> _Vorliegender Text_
——————————

Dass deshalb in Österreich, wie Generalsekretär Christian Stocker sagt, trotz Krisen niemand in existenzielle Nöte geraten sei, ist eine kühne Behauptung. Doch selbst kritische Geister wie Martin Schenk von der Armutskonferenz attestieren eine weitgehend stabile Lage. Einkommensdaten und Befragungen legen im Groben folgendes Bild nahe: Es gibt genügend Menschen, denen es schlechter geht als zuvor. Ein breiter sozialer Absturz aber hat nicht stattgefunden.

Wer hat's erfunden?

——————————

> _Bereitgestellte Daten_
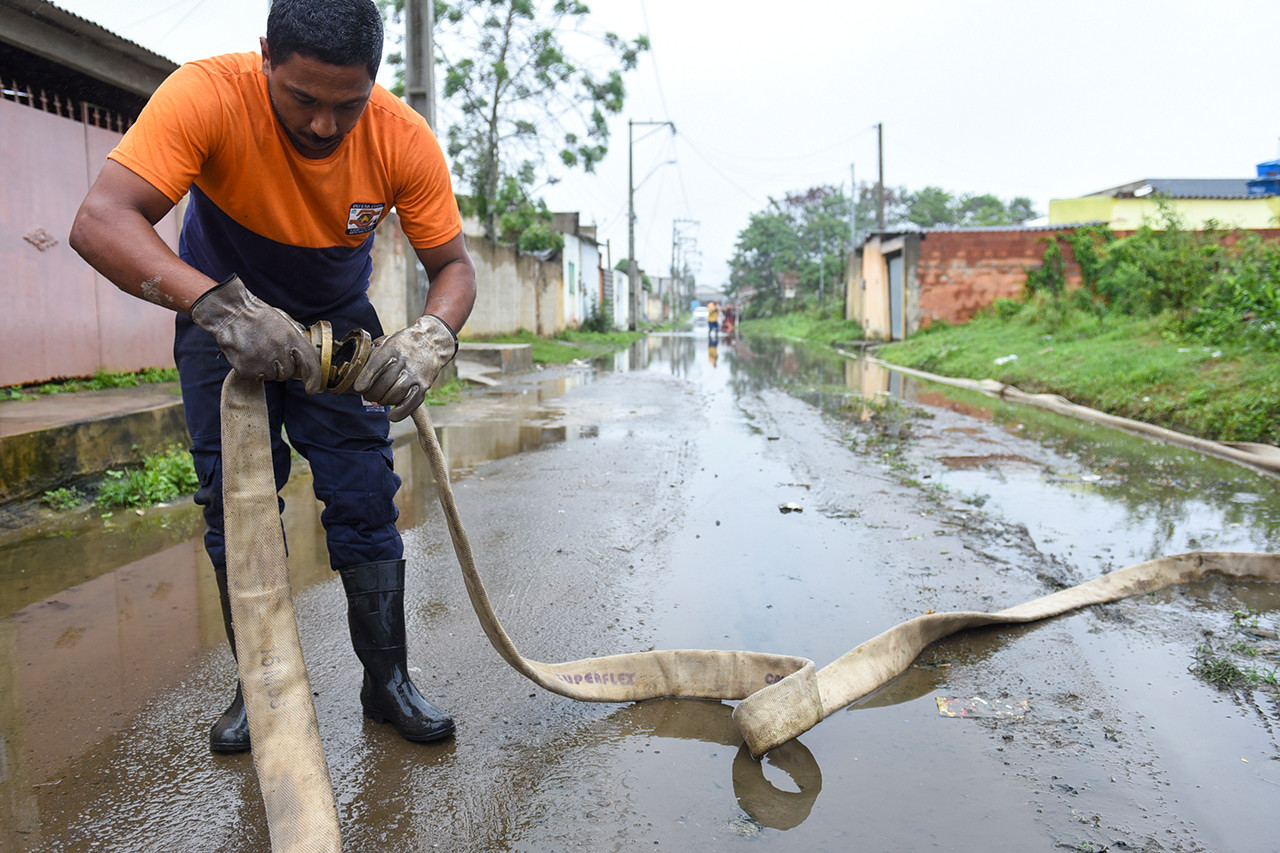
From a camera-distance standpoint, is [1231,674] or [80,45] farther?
[80,45]

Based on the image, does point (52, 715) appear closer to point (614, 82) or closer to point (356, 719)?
point (356, 719)

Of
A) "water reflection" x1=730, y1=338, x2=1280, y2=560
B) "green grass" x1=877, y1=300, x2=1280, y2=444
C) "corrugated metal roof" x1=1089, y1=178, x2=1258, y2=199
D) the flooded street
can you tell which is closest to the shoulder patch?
the flooded street

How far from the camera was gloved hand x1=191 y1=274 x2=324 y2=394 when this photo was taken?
165 cm

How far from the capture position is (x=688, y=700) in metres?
2.42

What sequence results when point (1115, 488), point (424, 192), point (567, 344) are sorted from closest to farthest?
1. point (424, 192)
2. point (1115, 488)
3. point (567, 344)

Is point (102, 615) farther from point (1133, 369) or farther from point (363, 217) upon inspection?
point (1133, 369)

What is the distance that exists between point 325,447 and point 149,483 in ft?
10.0

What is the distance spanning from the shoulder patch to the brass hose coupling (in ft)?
1.11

——————————

> _Aufgaben_
(A) Geben Sie aus dem Text zur sozialen Lage in Österreich den Abschnitt wörtlich wieder, der mit den Worten „Dass deshalb in“ beginnt und nach den Worten „hat nicht stattgefunden.“ endet.
(B) Fassen Sie den Absatz des Textes zur sozialen Lage in Österreich, der mit „Dass deshalb in Österreich“ beginnt, als kurze Liste zusammen und behalten Sie dabei seine wesentlichen Fakten bei.
(C) Schreiben Sie den Text zur sozialen Lage in Österreich im Anschluss an seine letzte Zeile weiter.

> _Lösungen_
(A)
Dass deshalb in Österreich, wie Generalsekretär Christian Stocker sagt, trotz Krisen niemand in existenzielle Nöte geraten sei, ist eine kühne Behauptung. Doch selbst kritische Geister wie Martin Schenk von der Armutskonferenz attestieren eine weitgehend stabile Lage. Einkommensdaten und Befragungen legen im Groben folgendes Bild nahe: Es gibt genügend Menschen, denen es schlechter geht als zuvor. Ein breiter sozialer Absturz aber hat nicht stattgefunden.

(B)
- Generalsekretär Christian Stocker behauptet, in Österreich sei trotz Krisen niemand in existenzielle Nöte geraten. Das ist eine kühne Behauptung.
- Selbst Martin Schenk von der Armutskonferenz sieht eine weitgehend stabile Lage.
- Einkommensdaten und Befragungen zeigen, dass es genügend Menschen schlechter geht als zuvor. Einen breiten sozialen Absturz gab es aber nicht.

(C)
Da drängt sich die Frage auf: Wäre all das auch ohne Grüne in der Regierung so gekommen? Aus Perspektive des Koalitionspartners liegt die Antwort auf der Hand. Klubchef August Wöginger, sozialpolitisches Mastermind der ÖVP, sei zwar diesbezüglich der mit Abstand aufgeschlossenste Türkise, sagt der grüne Sozialsprecher Markus Koza. Dennoch habe es eines harten Kampfes gegen Widerstand bedurft, um die Verbesserungen durchzusetzen – und auch manchen Abtausches.

Die Valorisierung der Sozialleistungen hätten die Grünen erzwungen, indem sie sonst die für die kleinsten Einkommen unbedeutende Abgeltung der kalten Progression verweigert hätten, berichtet Koza. Das heurige Paket gegen Kinderarmut habe monatelanges Drängen benötigt, ehe der öffentliche Druck zu groß geworden sei. Schlagzeilen à la "Regierung versagt beim Kampf gegen Armut" (Krone) hätten den letzten Anstoß gegeben.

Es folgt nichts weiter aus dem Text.